Bullatine A, a diterpenoid alkaloid, is a potent P2X7 antagonist. Bullatine A possesses anti-rheumatic, anti-inflammatory and anti-nociceptive effects. Bullatine A inhibits ATP-induced BV-2 cell death/apoptosis and P2X receptor-mediated inflammatory responses. Bullatine A suppresses glioma cell growth by targeting SIRT6. Bullatine A specifically attenuates pain hypersensitivity in rats. Bullatine A attenuates LPS (HY-D1056)-induced systemic inflammatory response by inhibiting the ROS/JNK/NF-κB pathway in mice. Bullatine A improves despair behavior in Chronic chronic social defeat stress (CSDS) mice. Bullatine A can be used for the study of inflammation, glioblastoma (GBM) and depression^{[1][2][3][4][5]}. In Vitro:Bullatine A (1-50 μM, 24 h) inhibits ATP-induced BV-2 cell death, down-regulates mRNA levels of IL-6、IL-1β、iNOS, reduces overproduction of NO and IL-6, and selectively inhibits up-regulation of P2X7 receptor mRNA (without effect on P2X4 mRNA) in BV-2 cells^[1]. Bullatine A (1-100 μM, 6 h) dose-dependently stimulates prodynorphin expression in primary microglia with an EC₅₀ of 3.2 μM^[2].
Bullatine A (10-80 μM, 6 h) significantly inhibits LPS (HY-D1056)-induced mRNA expression of IL-1β, IL-6, iNOS and TNF-α in BV2 microglia and iBMDMs^[3].
Bullatine A (80 μM) inhibits LPS-induced IKKα/β、IκBα phosphorylation and NF-κB p65 nuclear translocation, decreases JNK phosphorylation but not p38、ERK1/2 phosphorylation in iBMDMs^[3].
Bullatine A (80 μM, 24 h) reduces LPS-induced intracellular ROS generation in iBMDMs^[3].
Bullatine A (50-800 nM, 7 days) dose-dependently reduces the colony-forming ability of U87MG and U251 cells^[4].
Bullatine A (5-45 μM, 24 h) dose-dependently increases the early and late apoptosis rates of U87MG cells, reduces mitochondrial membrane potential and induces G2/M phase cell cycle arrest in U87MG and U251 cells^[4].
Bullatine A (5-45 μM, 24 h) downregulates p-ERK and Myc and dose-dependently inhibits H3K9Ac、H3K56Ac while upregulating SIRT6 in U87MG cells^[4].
Bullatine A (50 μM, 24 h) inhibits eATP-induced mitochondrial calcium overload, increased ER-mitochondria colocalization, activation of PERK-elF-2α UPR, lysosome production, elevated NLRP3 inflammasome protein expression, and reduced viability in BV-2 cells^[5].

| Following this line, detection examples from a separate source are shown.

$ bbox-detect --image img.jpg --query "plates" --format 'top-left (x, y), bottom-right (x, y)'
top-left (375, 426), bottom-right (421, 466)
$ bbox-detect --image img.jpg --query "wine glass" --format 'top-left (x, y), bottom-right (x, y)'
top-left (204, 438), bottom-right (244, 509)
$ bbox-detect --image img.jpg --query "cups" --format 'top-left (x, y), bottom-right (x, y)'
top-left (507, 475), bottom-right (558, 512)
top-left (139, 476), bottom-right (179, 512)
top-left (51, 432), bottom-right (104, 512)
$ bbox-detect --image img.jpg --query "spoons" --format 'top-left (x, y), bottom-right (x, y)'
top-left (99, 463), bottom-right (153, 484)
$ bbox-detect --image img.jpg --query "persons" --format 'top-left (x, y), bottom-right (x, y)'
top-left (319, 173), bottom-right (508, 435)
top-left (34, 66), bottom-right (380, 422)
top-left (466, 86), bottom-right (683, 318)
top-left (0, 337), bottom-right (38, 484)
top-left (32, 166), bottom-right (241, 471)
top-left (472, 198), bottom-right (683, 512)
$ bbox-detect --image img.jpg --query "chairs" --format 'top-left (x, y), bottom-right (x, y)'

In Vivo:Bullatine A (0.3-30 mg/kg, s.c., cumulative doses at 1 h intervals ) dose-dependently attenuates mechanical allodynia and thermal hyperalgesia in spinal nerve ligation-induced neuropathic rats and Complete Freund’s adjuvant (CFA)-induced inflammatory pain rats^[2].

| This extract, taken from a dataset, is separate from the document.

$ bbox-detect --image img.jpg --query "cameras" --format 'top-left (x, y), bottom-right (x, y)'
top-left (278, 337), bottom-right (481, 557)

Bullatine A (0.3-30 mg/kg, s.c., cumulative doses at 1 h intervals ) mitigates mechanical allodynia in Walker 256-induced bone cancer pain rats and Streptozotocin (HY-13753)-induced neuropathic rats^[2].
Bullatine A (0.3-30 μg (10 μL), i.t., single dose) inhibits mechanical allodynia in neuropathic rats^[2].
Bullatine A (5-20 mg/kg, i.p., twice at 12 h and 1 h prior to LPS injection) attenuates LPS-induced systemic inflammatory response in mice^[3].
Bullatine A (10 μg/kg, i.g., once daily, 2 weeks) improves despair behavior in CSDS mice^[5].
Bullatine A (10 μg, intra-hippocampal microinjection, every two days, 10 days) partially ameliorates CSDS-induced depressive-like behaviors in hippocampal MAMs^[5].